Even with this setback -- not one, but two cancers -- Dr. Marshall said the outlook was good. Ten days later, I had surgery to remove half my kidney. The kidney surgery was very difficult and painful, and the recovery was months. Every time I would ride in the car and hit a small bump in the road, I would get tears in my eyes. It was difficult getting any work done and I had to take a nap every day. After about three months, I started feeling fairly normal, but then it was time for prostate surgery. Getting over prostate surgery was easier and I was even able to attend my son’s little league baseball games with my catheter and bag!

I often tell people that prostate cancer saved my life. Had I not been diagnosed with prostate cancer, chances are the kidney tumor may never have been discovered. To this day, I thank Dr. Marshall for his thorough pre-op exam. And I also discovered the answer to my earlier “Why” question -- we are all mortal.

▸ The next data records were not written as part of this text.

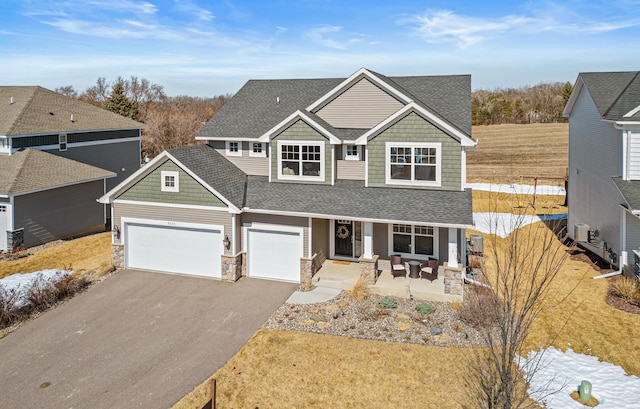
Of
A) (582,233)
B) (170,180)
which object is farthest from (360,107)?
(582,233)

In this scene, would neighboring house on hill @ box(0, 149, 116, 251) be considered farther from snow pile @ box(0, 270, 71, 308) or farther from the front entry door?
the front entry door

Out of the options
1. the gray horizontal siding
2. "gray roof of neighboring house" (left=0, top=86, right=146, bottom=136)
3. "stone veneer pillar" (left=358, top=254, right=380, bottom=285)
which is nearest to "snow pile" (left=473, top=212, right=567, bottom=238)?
the gray horizontal siding

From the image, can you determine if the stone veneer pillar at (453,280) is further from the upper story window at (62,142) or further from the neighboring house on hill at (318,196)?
the upper story window at (62,142)

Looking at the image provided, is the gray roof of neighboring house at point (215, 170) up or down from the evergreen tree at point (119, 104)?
down

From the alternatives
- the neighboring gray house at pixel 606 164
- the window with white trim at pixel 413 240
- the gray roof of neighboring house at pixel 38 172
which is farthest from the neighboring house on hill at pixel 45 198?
the neighboring gray house at pixel 606 164

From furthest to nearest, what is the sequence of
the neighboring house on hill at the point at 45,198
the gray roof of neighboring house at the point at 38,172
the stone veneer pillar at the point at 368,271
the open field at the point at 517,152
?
the open field at the point at 517,152 < the gray roof of neighboring house at the point at 38,172 < the neighboring house on hill at the point at 45,198 < the stone veneer pillar at the point at 368,271

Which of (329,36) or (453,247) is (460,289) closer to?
(453,247)
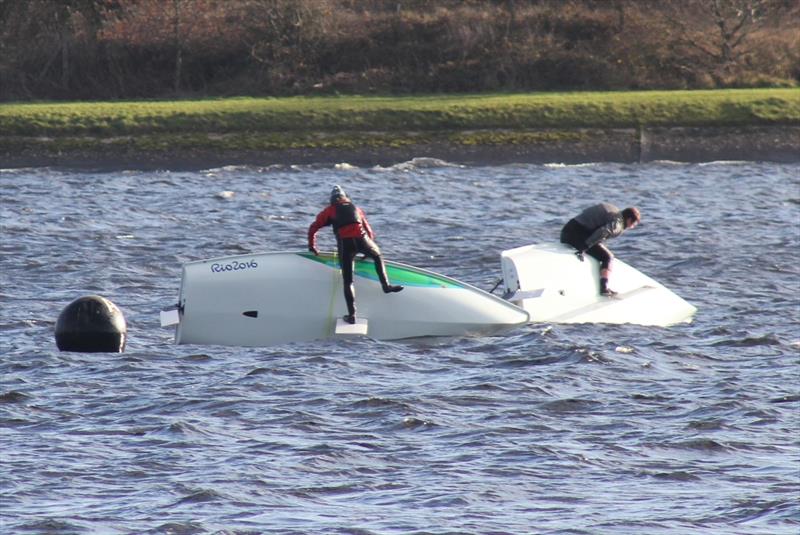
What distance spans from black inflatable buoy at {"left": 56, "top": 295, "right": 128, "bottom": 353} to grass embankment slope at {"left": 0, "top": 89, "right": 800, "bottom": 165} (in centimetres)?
2353

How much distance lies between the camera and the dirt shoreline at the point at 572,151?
139 feet

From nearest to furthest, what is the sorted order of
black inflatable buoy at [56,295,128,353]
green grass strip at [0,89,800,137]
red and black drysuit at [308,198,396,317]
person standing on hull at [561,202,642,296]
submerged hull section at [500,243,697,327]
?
black inflatable buoy at [56,295,128,353] → red and black drysuit at [308,198,396,317] → submerged hull section at [500,243,697,327] → person standing on hull at [561,202,642,296] → green grass strip at [0,89,800,137]

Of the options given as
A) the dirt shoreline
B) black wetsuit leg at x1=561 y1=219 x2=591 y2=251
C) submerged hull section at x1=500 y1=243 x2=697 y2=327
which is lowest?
the dirt shoreline

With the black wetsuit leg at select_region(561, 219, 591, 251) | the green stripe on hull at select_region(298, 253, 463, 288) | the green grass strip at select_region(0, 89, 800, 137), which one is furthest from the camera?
the green grass strip at select_region(0, 89, 800, 137)

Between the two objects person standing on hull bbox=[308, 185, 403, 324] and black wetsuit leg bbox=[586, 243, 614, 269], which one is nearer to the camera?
Result: person standing on hull bbox=[308, 185, 403, 324]

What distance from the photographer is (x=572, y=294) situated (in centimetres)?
2173

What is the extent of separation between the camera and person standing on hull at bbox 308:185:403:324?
64.8 ft

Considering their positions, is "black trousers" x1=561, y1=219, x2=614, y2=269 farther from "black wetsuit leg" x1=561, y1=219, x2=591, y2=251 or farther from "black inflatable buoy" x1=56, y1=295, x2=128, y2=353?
"black inflatable buoy" x1=56, y1=295, x2=128, y2=353

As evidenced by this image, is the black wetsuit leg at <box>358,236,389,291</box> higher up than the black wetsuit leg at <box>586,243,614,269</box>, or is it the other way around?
the black wetsuit leg at <box>358,236,389,291</box>

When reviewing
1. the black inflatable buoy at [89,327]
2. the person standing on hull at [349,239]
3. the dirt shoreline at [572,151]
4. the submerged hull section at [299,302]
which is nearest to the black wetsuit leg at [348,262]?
the person standing on hull at [349,239]

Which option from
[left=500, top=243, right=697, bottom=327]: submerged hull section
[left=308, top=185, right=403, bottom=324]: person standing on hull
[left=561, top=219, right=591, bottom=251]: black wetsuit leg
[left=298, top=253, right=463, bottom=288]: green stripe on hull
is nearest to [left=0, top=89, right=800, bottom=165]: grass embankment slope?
[left=561, top=219, right=591, bottom=251]: black wetsuit leg

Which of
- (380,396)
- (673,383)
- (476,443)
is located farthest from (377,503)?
(673,383)

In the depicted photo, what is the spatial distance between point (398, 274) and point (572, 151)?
75.5 ft

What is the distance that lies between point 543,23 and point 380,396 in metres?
38.0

Today, I celebrate three years of being cancer-free. Through my experience, I've learned that beating cancer is a combination of things: good medicine, a good attitude, and good family and friends. These days I spend my free time serving as chairman of Emory's Urology Board of Advisors, raising money for prostate cancer research and being a mentor and pal to cancer patients. It's my way of saying “thank you” to the team of doctors, family, and friends that helped me along my cancer journey.